» PROVIDED PASSAGE:
— Start —
Fitting a random forest to labeled training data...


We found that this produced results much better than chance, but underperformed Bag of Words by a few percentage points. Since the element-wise average of the vectors didn't produce spectacular results, perhaps we could do it in a more intelligent way? 

A standard way of weighting word vectors is to apply **tf-idf** weights, which measure **how important a given word is within a given set of documents**. 
- One way to extract tf-idf weights in Python is by using scikit-learn's **`TfidfVectorizer`**, which has an interface similar to the CountVectorizer that we used in Part 1. 
- However, when we tried weighting our word vectors in this way, we found no substantial improvement in performance.
— End —
» WHAT IS NEEDED:
Reproduce the part of the word-vector passage above that opens with the words containing "We found that" and closes with "set of documents**.".

» DATASET EXTRACT:
— Start —
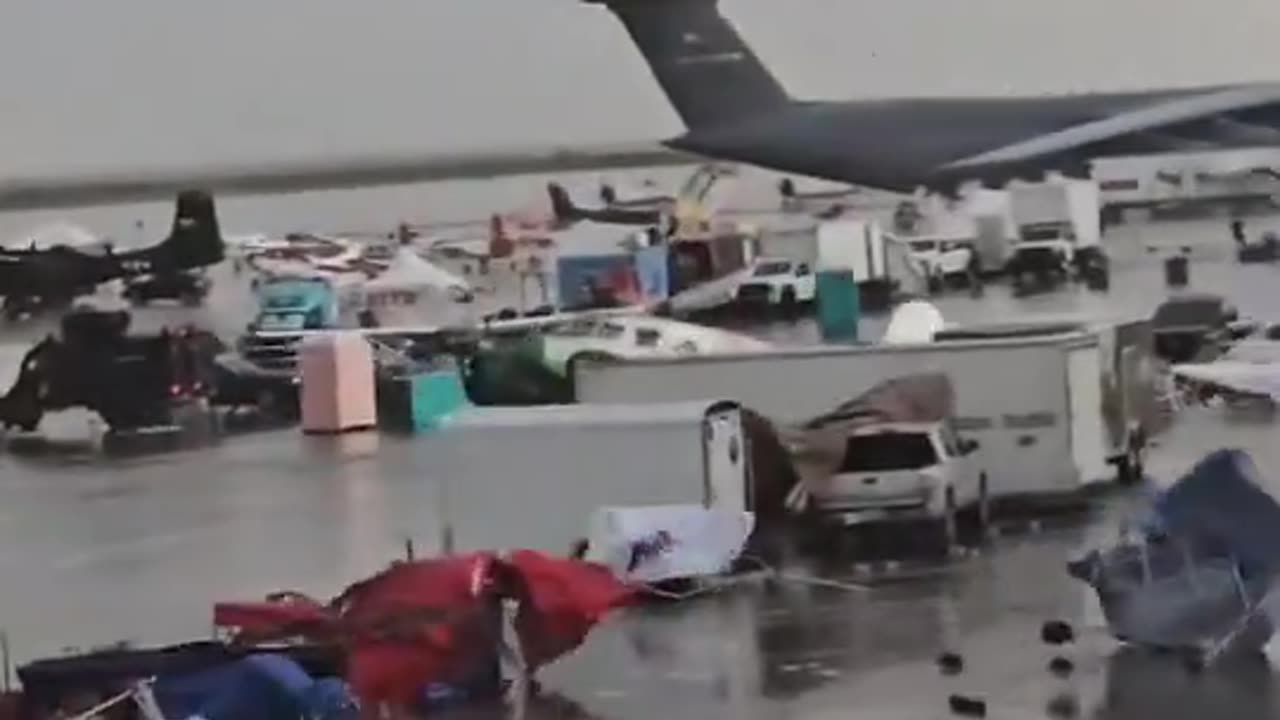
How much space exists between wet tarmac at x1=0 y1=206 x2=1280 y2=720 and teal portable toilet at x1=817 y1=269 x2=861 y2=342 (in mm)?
226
— End —
» CORRECT RESPONSE:
We found that this produced results much better than chance, but underperformed Bag of Words by a few percentage points. Since the element-wise average of the vectors didn't produce spectacular results, perhaps we could do it in a more intelligent way? 

A standard way of weighting word vectors is to apply **tf-idf** weights, which measure **how important a given word is within a given set of documents**.